Spring in the Arctic brings new activity among the fox, seal, and other animals, but the polar bear has a very good reason for remaining firm by her den.
So if I were to just consider the 1993 non fiction picture book Arctic Spring with regard to Tim Vyner's artwork, yes, my rating would more than likely be four stars.
For Vyner's pictures are lush, descriptive, and really all of them do indeed and from my personal aesthetics very much almost gloriously show and present the seasonal changes and the variable weather during an Arctic spring both imaginatively and equally very much realistically (and Tim Vyner thus also visually shows and demonstrates with his artwork in Arctic Spring how Polar Bears, Arctic Hares and other Arctic wildlife must live through and handle all of this, how springtime in the Arctic is of course like springtime elsewhere the beginning of new life, the gradual warming of the earth, but also how even in spring, the Arctic can still face huge and dangerous blasts of winter blizzards and freezing temperatures which the animals must survive, and yes, including newly born infants).

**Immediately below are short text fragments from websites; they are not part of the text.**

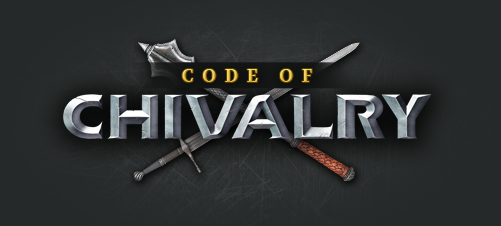 chivalry medieval warfare logo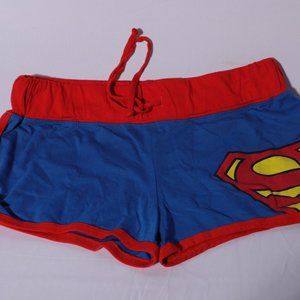 Superman DC Comics short shorts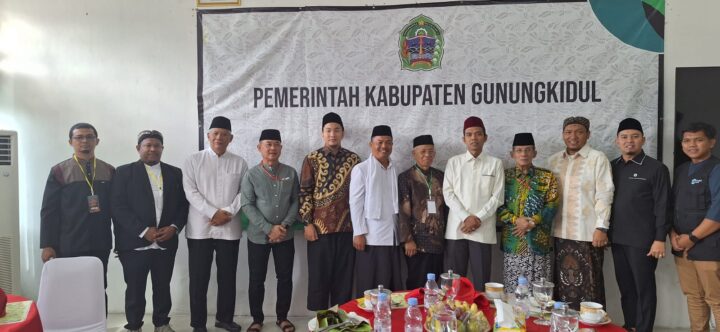Panitia GM Bersama UAS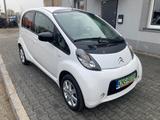 Citroën C-Zero 49kW  Electric - Citroën mit Elektro-Antrieb: Zero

But honestly and unfortunately, my glowingly positive aesthetic and visual reaction to Tim Vyner's illustrations is in my humble opinion simply not AT ALL mirrored by author Sue Vyner as she presents her writing in Arctic Spring.
Because honestly speaking, there really does seem to be a decidedly textual over-simplicity to be found in Sue Vyner's printed words, and sorry to say, there is for me absolutely nothing within the narrative of Arctic Spring that either informationally or stylistically comes even remotely close to Tim Vyner's oh so wonderful accompanying pictures (and yes, to such an extent, that personally, that for me, Sue Vyner's written information on the Arctic in the springtime is so sparse and pretty much majorly lacking that I really would much prefer Arctic Spring to be a wordless picture book without ANY text whatsoever, for I really do think that Sue Vyner's overly simplified narrative really and truly has the unfortunate tendency to rather massively and majorly verbally drag down and kind of lessen the descriptive visual beauty and aesthetic impact of Tim Vyner's artwork).
And finally, I was originally considering still rating Arctic Spring with three stars (as I do indeed think that Tim Vyner's pictures are truly un utter aesthetic delight and visual treat). However, the fact that I really do hugely despise how exaggeratedly simplistic and on the proverbial surface Sue Vyner's writing in Arctic Spring is and that she has also not bothered to include a list of books, a bibliography with suggestions for further reading and study on the Arctic, sorry, but I am getting increasingly annoyed at and by how often non fiction for children willfully ignores the necessity of for one showing an author's sources and for two providing a list of further books to think about, so that yes indeed, for me, the final rating for Arctic Spring can and will only be two stars, Tim Vyner's superb illustrations totally notwithstanding.